The decline is stunning. “Last year’s ad revenues of about $21 billion were less than half of the $46 billion spent just four years ago in 2007, and less than one-third of the $64 billion spent in 2000,” Mark Perry writes. In the next few years — and hopefully, in the next few decades (I like print!) — we’ll see papers and magazines continue to invest in their websites and find advertising and pricing models that support journalism independently. Otherwise, one hopes that rich people continue to be fond of paying for the production of great writing on bundles of ink and paper.

I don’t think there is any business model that will prop up print newspapers as we know them. As media is being exploded into a thousand bits, the 20th century model of newspaper journalism is increasingly obsolete.

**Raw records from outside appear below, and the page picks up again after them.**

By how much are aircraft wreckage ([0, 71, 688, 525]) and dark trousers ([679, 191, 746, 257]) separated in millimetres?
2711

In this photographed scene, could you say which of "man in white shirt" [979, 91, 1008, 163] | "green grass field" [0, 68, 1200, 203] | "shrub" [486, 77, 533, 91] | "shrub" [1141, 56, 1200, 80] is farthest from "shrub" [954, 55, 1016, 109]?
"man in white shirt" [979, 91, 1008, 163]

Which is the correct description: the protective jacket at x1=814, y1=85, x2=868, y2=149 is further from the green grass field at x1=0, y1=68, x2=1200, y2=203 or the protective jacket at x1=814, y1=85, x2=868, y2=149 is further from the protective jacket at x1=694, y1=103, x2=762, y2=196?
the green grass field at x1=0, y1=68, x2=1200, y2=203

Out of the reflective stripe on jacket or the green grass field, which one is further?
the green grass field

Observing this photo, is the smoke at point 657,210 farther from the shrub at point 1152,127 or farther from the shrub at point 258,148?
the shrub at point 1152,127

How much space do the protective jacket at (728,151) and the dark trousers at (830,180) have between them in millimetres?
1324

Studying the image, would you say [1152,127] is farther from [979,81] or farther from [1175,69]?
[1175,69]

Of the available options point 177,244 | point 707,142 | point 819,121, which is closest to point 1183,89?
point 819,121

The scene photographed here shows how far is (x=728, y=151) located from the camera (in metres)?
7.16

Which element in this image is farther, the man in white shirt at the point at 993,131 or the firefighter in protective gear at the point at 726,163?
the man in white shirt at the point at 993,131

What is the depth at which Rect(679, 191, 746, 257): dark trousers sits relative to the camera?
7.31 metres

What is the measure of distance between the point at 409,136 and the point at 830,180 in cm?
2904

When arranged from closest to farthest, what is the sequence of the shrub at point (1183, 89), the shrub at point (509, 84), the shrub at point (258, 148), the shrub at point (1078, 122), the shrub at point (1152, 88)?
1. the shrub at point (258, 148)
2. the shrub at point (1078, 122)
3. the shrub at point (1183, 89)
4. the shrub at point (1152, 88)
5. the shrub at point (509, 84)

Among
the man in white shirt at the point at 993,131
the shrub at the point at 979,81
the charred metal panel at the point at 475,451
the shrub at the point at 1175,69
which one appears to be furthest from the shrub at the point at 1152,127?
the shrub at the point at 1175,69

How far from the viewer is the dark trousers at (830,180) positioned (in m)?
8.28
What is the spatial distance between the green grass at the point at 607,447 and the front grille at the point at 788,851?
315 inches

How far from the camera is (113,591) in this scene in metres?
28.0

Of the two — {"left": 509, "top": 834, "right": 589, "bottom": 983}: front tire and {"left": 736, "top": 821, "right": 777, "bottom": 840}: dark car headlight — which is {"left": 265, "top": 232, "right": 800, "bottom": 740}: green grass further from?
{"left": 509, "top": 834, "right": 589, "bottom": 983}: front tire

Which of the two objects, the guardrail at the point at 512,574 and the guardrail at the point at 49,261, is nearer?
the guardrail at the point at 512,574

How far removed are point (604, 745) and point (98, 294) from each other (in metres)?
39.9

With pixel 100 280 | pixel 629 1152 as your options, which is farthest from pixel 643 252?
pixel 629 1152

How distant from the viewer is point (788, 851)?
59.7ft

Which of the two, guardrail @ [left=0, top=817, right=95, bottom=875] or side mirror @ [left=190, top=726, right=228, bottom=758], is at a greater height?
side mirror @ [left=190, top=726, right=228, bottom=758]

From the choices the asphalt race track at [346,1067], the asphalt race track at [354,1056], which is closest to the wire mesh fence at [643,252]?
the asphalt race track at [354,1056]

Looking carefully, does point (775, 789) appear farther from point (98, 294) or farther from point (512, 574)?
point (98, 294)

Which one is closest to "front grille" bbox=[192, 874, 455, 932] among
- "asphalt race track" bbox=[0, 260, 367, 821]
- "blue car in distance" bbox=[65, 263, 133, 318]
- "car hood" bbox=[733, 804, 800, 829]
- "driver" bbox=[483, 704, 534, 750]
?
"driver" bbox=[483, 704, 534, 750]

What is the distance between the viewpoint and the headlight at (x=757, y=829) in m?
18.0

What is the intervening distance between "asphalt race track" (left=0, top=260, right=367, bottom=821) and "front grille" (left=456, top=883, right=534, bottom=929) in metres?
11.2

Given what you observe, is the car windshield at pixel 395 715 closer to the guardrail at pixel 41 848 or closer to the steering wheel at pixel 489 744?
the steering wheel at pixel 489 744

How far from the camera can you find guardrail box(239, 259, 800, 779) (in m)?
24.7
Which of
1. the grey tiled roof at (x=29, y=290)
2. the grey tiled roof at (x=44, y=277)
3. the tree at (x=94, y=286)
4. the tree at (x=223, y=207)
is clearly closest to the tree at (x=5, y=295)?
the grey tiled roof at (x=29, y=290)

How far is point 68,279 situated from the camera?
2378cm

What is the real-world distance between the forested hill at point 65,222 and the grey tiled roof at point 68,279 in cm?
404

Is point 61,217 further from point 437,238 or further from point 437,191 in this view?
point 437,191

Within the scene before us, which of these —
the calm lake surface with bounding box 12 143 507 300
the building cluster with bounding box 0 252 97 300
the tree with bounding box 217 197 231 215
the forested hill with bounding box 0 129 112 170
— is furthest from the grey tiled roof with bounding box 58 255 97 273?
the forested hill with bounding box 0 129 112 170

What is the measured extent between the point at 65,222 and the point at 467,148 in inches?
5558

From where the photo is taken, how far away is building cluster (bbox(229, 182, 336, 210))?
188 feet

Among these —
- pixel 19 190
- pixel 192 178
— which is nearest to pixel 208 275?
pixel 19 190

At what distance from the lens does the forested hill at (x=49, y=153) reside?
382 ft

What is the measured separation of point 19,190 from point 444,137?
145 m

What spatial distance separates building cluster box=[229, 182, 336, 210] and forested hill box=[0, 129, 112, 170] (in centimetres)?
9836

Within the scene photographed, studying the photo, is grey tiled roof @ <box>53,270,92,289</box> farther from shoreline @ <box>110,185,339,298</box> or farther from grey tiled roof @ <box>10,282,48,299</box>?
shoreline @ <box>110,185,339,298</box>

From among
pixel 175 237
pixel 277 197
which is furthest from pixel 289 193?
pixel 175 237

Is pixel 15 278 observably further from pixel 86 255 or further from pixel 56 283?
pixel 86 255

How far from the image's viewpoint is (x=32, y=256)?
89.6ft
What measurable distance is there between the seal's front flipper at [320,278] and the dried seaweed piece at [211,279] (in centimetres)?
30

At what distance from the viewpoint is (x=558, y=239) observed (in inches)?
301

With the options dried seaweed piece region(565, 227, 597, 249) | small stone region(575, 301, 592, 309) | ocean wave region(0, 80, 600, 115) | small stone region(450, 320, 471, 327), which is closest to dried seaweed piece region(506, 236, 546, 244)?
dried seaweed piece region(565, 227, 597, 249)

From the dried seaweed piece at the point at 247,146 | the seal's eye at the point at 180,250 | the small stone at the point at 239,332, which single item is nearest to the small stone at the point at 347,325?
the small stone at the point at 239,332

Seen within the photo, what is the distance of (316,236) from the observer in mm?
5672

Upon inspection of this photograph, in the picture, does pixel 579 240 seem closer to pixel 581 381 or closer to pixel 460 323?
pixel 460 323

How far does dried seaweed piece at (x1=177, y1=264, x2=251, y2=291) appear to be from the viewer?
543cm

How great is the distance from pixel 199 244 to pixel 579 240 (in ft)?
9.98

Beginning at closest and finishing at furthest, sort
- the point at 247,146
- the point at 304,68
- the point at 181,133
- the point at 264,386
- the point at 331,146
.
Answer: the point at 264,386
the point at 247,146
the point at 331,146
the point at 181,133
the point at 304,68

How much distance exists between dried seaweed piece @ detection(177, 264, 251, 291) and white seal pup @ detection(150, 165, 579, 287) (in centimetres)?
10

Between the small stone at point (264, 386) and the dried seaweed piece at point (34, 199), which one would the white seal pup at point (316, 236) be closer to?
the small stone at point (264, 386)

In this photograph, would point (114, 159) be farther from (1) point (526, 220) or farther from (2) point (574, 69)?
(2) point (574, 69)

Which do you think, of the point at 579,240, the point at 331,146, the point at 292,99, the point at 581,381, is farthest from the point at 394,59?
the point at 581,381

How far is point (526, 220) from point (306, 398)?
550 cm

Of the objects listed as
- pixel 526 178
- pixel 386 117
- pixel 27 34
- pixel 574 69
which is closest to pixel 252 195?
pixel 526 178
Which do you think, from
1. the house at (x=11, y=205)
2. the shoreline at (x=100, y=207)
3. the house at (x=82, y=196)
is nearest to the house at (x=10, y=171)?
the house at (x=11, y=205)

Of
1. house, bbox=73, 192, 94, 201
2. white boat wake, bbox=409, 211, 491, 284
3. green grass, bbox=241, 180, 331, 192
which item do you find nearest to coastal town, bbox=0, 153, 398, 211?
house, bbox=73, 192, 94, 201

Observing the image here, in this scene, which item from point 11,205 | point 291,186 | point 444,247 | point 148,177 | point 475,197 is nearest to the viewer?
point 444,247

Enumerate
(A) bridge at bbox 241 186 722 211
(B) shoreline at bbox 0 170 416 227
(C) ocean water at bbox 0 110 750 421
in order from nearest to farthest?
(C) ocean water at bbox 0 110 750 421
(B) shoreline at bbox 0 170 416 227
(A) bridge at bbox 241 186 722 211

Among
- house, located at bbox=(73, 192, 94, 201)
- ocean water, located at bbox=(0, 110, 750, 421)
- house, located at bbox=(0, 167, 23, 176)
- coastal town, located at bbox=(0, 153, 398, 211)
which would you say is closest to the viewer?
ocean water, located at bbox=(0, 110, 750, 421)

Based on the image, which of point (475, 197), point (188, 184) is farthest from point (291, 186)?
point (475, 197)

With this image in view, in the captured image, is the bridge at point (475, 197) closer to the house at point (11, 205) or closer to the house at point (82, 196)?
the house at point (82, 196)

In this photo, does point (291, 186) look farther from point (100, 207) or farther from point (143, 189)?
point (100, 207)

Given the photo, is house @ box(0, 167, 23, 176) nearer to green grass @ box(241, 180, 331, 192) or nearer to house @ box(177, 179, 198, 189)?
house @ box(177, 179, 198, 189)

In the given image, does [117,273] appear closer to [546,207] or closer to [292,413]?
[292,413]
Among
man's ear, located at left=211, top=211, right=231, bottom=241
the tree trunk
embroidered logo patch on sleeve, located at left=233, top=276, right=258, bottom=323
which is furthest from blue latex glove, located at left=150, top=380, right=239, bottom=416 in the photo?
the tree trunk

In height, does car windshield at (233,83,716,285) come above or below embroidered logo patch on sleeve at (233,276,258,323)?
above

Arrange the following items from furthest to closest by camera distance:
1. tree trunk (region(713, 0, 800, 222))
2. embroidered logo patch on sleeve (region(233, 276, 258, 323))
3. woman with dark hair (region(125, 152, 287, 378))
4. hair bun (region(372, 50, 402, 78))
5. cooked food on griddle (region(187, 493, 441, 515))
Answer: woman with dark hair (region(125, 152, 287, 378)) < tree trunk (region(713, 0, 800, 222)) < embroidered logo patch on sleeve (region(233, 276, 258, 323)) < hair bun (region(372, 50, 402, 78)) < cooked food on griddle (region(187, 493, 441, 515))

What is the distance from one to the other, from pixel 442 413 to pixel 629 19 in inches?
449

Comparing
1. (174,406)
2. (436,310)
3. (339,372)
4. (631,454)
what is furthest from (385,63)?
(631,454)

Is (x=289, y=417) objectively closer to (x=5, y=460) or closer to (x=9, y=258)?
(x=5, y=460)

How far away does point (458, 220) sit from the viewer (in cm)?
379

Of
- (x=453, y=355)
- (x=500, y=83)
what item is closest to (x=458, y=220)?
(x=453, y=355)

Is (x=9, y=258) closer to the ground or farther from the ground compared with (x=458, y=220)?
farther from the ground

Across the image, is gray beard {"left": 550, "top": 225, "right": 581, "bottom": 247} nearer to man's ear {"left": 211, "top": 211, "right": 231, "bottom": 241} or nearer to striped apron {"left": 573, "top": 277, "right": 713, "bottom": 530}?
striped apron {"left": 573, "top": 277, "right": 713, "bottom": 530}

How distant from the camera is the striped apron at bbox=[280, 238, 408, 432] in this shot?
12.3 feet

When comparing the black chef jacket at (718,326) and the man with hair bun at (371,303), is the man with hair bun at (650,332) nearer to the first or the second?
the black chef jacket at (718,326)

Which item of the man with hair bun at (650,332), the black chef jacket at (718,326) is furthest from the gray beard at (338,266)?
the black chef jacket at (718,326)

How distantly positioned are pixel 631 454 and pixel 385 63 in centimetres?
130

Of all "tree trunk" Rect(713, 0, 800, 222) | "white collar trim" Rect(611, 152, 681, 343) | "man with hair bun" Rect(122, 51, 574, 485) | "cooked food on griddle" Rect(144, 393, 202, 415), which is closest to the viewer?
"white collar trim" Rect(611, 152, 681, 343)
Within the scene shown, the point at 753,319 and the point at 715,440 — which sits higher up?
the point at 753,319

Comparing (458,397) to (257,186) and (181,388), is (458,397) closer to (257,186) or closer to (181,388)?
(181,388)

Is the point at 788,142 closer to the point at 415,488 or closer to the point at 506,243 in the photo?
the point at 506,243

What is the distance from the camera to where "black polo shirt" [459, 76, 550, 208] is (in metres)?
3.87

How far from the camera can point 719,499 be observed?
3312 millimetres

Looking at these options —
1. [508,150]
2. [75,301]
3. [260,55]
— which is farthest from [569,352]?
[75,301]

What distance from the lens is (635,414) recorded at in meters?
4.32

Something else will come along, some sort of networked journalism.
Consider the way I read about this graphic: I saw a piece in my Tumblr stream by Futureamb, quoting a fragment of a Business Insider piece by Henry Blodget, where Futureamb actually didn’t add even a comment, but was curator zero for me. I then looked at the Blodget piece: he had a few things to add, but wasn’t the originator of the graph. The trail led to Derek Thompson at the Atlantic, who was citing Mark Perry’s graphing of data from the Newspaper Association of America. Derek added real value, and an extra graph:

Wow! The Wall Street Journal is a singular institution since the majority of its subscribers are businesses, not individuals. All the other major US papers are falling like stones.
And now, I am adding my 2¢, which is likely how you are seeing this.
My point is that this trail of interactions is how we are increasingly experiencing the ‘news’, and it jumps from place to place, outside the boundaries of the newspapers officially publishing this bits of the ‘story’. Newspapers are built top-down — that’s how most businesses are oriented — but that’s doesn’t match the way that information transfer works in a networked world.
The social object — the information embedded in these graphs — is handed around, from curator to curator, each adding something, taking away, looking at it from a different angle. It’s additive and subtractive, kind of like Wikipedia, but distributed across a bunch of independent, cooperative posts instead of embodied in a consolidated Wikipedia entry.
We need new social technologies — a step past today’s curation tools — to support this new sprawling, liquid media world. That’s what how we’ll experience news in the near future.
I am betting that newspapers will fail to make a painless transition to a new business structure before hitting the bottom, and fracturing into a millions pieces. After that crash, some of those pieces might begin to create a new networked, post-journalism model of news organization, one that doesn’t have papers in it.